Photography by Robert Keller
An amateur Hunt Cup Winner and University of Delaware freshman embraces a family history in riding in his own racing career.
Traversing 4 miles of 22 stout timber fences as high as 4 foot, 10 inches in a course-record 8 minutes, 15 seconds in the historic 125th running of the Maryland Hunt Cup last spring is now the unique legacy of Teddy Davies and his horse, Vintage Vinnie.
The University of Delaware freshman’s next quest: repeating as champion at the nation’s most-esteemed steeplechase race resumes April 29.
“At first…it didn’t feel real,” the jockey says. “Then, a couple months later… I thought, damn! If I won it again, I’d be more excited because I had a better understanding of how badly I wanted to feel that rush again.”
It’s a thrill his family knows well. Davies, who turned 19 in February, holds a proud pedigree. His father Joe Davies won the Hunt Cup three times as a rider. His mother Blythe Miller Davies was the cup’s winning jockey in 2011. That year, she came out of retirement and rode as an amateur like Teddy. At Dunmore Farm, the family’s timber racing operation in Monkton, Maryland, the Davieses have trained the last six consecutive cup champions.
“Riding is hereditary—it’s certainly hereditary in our family,” says Blythe, the first woman to top the National Steeplechase Association rider chart. Between 1978 and 2022, she won more than 300 of her 1,000 races on the flat and over fences. “We’ve been fortunate. It’s wonderful we can share it.”
Of the 500 races Joe rode between 1979 and 2005—including 13 Hunt Cup starts—he won over 100.

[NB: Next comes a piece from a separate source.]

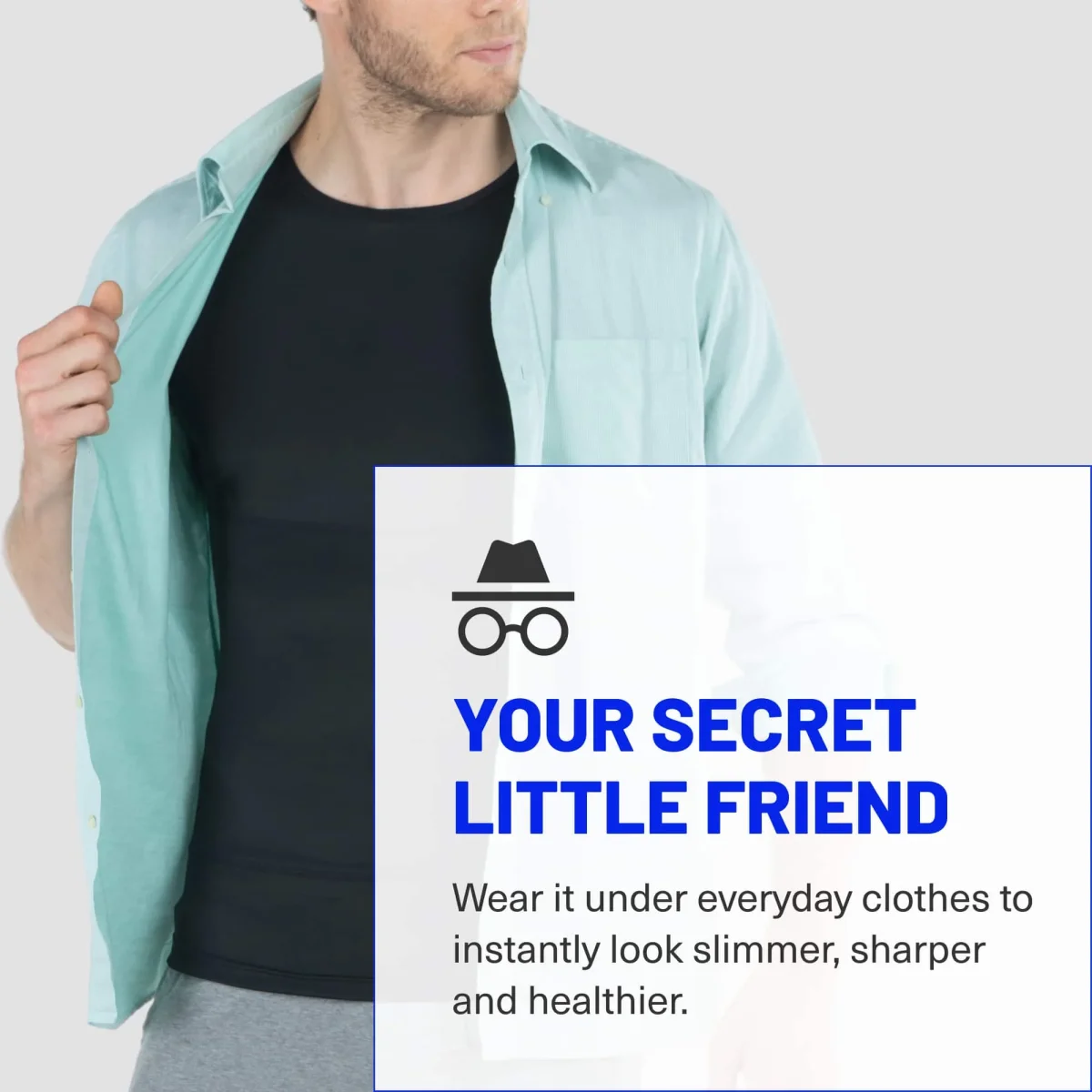 YOUR SECRET LITTLE FRIEND

Wear it under everyday clothes to instantly look slimmer, sharper and healthier.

In fact, it’s incredibly hereditary. Blythe’s father, R. Bruce Miller, was a legendary trainer for 60 years, producing 3,700 starters, more than 560 winners and $10 million-plus in earnings, making his mark in steeplechase. Most notable was Hall of Fame horse Lonesome Glory, a five-time Eclipse Award winner in the 1990s.
Joe’s mother was also a longtime hunt master. A great-grandfather of Teddy’s was a lifelong huntsman, and another owned Laurel Race Course and created the historic Washington, D.C., International, the world’s first international stakes race.

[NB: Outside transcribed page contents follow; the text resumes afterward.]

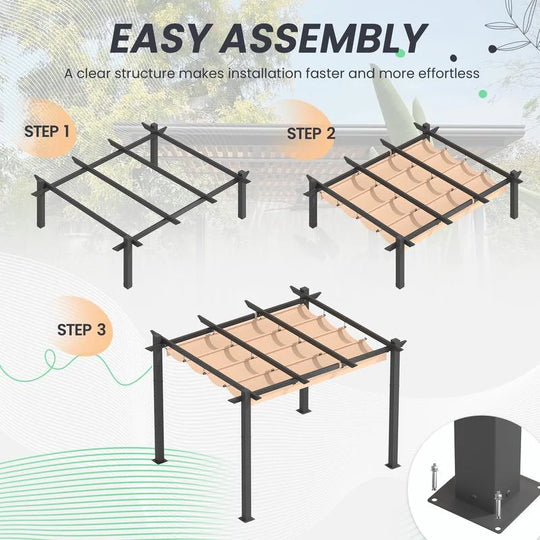 EASY ASSEMBLY

A clear structure makes installation faster and more effortless

STEP 1

STEP 2

STEP 3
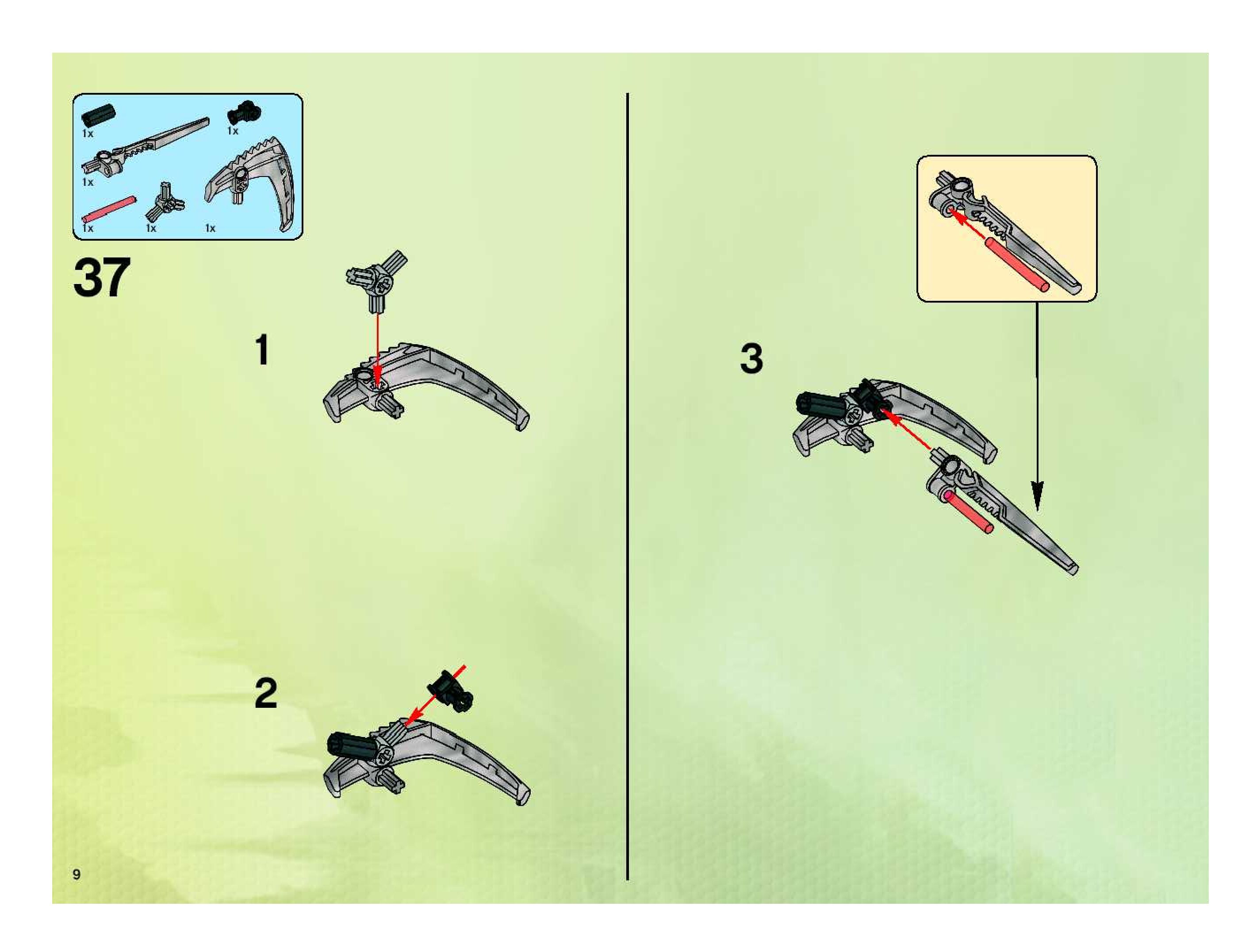 1x
1x
1x
1x
1x
1x

37

1

2

3

9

“As an amateur, he’s a commodity. I don’t want to jinx it because he’s young, but he’s very much a natural.”
—Blythe Miller Davies
Teddy, who began racing at 16, takes it in stride: “Riding horses is one thing you might say we have some pride and joy in,” he says.

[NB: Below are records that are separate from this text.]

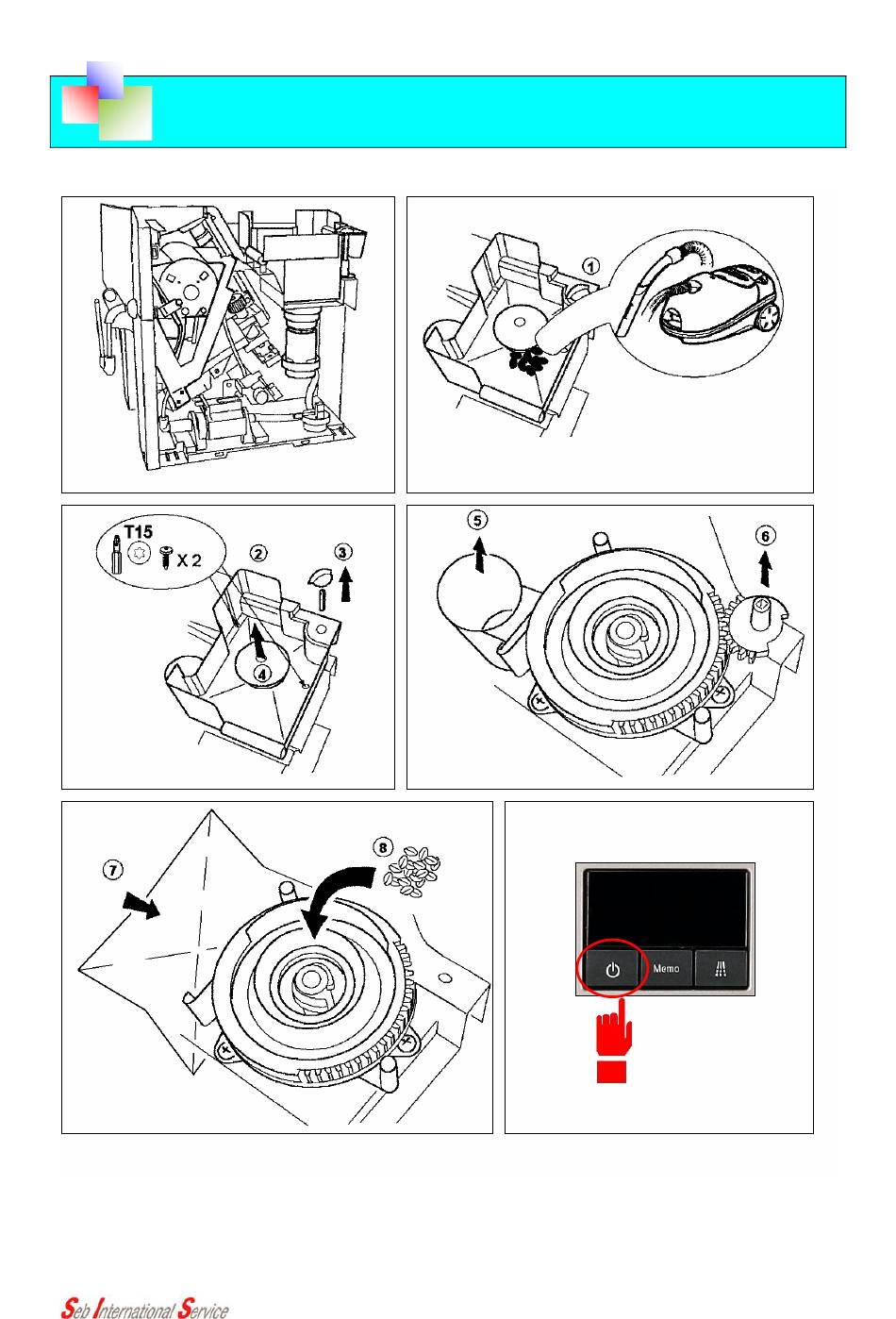 1

T15
X 2
2
3
4

5
6

7
8

Memo

Seb International Service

He plans to remain an amateur and graduate with a business degree and an entrepreneurial focus. “There’s no rush,” Blythe says. “As an amateur, he’s a commodity. I don’t want to jinx it because he’s young, but he’s very much a natural.”
Vintage Vinnie, a sturdy and speedy black thoroughbred, has been the cup’s winner and record-setter the last two years—so lightning could strike twice for Teddy, and thrice for his horse. “We’re hoping for the best,” he says, “but already being a Hunt Cup winner isn’t too bad, really.”